Me tapé la boca con la mano.

Demasiado tarde. Estornudé otra vez. Buddy, de la sorpresa, se quedó con la boca abierta. Entonces alzó un dedo en el aire y me señaló.

Varios monitores se levantaron de un salto y se dieron la vuelta. Yo me dirigí hacia la puerta. ¿Podría escapar antes de que alguno me atrapara?

No.

No había forma de llegar hasta allí. Me temblaban las piernas. De todas formas intenté moverme, con la espalda contra la pared.

¿Por qué había entrado en aquella habitación? ¿Por qué no me había quedado en la puerta, que era más seguro?

—¿Quién está ahí? —oí que decía Buddy—. Está muy oscuro. ¿Quién es?

«Bien —pensé—. No sabe que soy yo.» Pero en cuestión de segundos me cogerían y me llevarían a la luz.

Retrocedí un paso más, y otro.

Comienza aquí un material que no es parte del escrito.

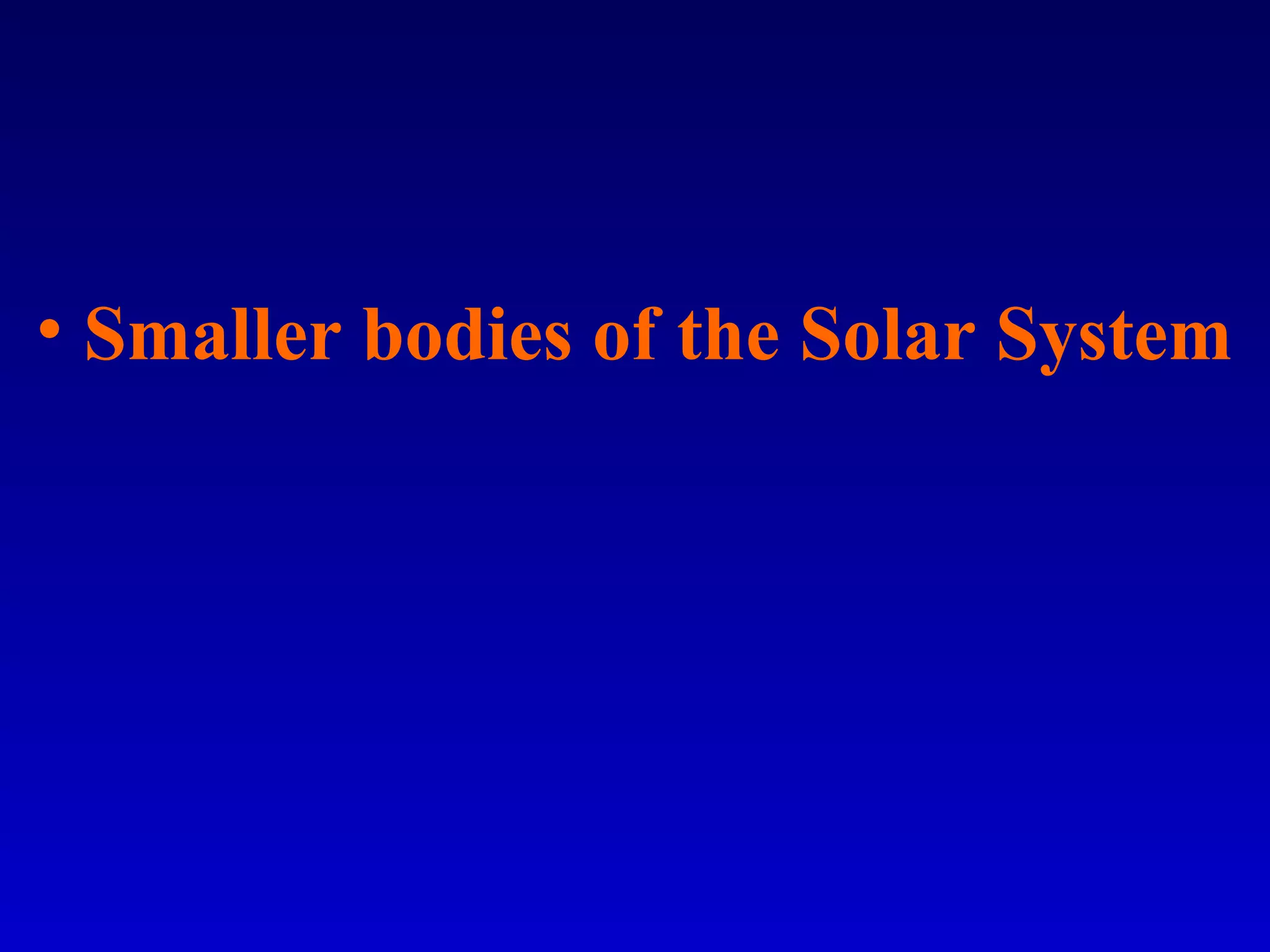 • Smaller bodies of the Solar System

La oscuridad me envolvió. Di media vuelta.

—¡Aah! —grité al ver que había estado a punto de caer por unas empinadas escaleras.

Así que aquello no era un armario. Unos altos escalones de piedra negra llevaban hacia abajo. ¿Adónde conducirían? Ni idea; pero tampoco tenía elección. La escalera era mi única vía de escape.

Estuve a punto de tropezar y bajar de cabeza, pero conseguí agarrarme a la pared y recuperar el equilibrio.

Las escaleras bajaban y bajaban. El aire era cada vez más caliente y olía a rancio. Contuve el aliento. Aquello apestaba a leche podrida. De las profundidades subía un extraño y profundo gemido.

Me detuve a recuperar la respiración y me quedé escuchando. El gemido volvió a subir por las escaleras y una ráfaga de aire fétido me llegó a la nariz.

Me di la vuelta. ¿Me seguían? ¿Me habrían visto los monitores escapar por la puerta abierta? No, estaba demasiado oscuro. No se oía a nadie en las escaleras. No me seguían.

¿Qué había allí abajo que olía tan mal? Hubiera querido detenerme allí, no tenía ningunas ganas de seguir bajando. Pero no me quedaba otro remedio. Sabía que arriba me estarían buscando.

Con la mano apoyada en la pared, seguí adelante. Las escaleras daban a un largo y estrecho túnel. Al fondo se veía una pálida luz. Otro gemido resonó a lo lejos y el suelo se estremeció.

Respiré hondo y atravesé rápidamente el túnel. El aire era cada vez más caliente y húmedo y mis pies chapoteaban en los charcos del suelo. «¿Adónde conducirá esto? —me pregunté—. ¿Llegaré a alguna salida?»

Al acercarme al final del túnel me llegó una vaharada de aire hediondo que me dio náuseas. Tosí e intenté calmar mi estómago revuelto. ¡Era un olor asqueroso! Como de carne y huevos podridos. «Piensa en otra cosa. Piensa en flores frescas, en dulces perfumes.»

No sé cómo conseguí controlar mi estómago. Me tapé la nariz con los dedos y llegué a trompicones al final del túnel. Me detuve ante una enorme cámara muy iluminada.

¡Y allí me quedé mirando la cosa más fea y espantosa que había visto en toda mi vida!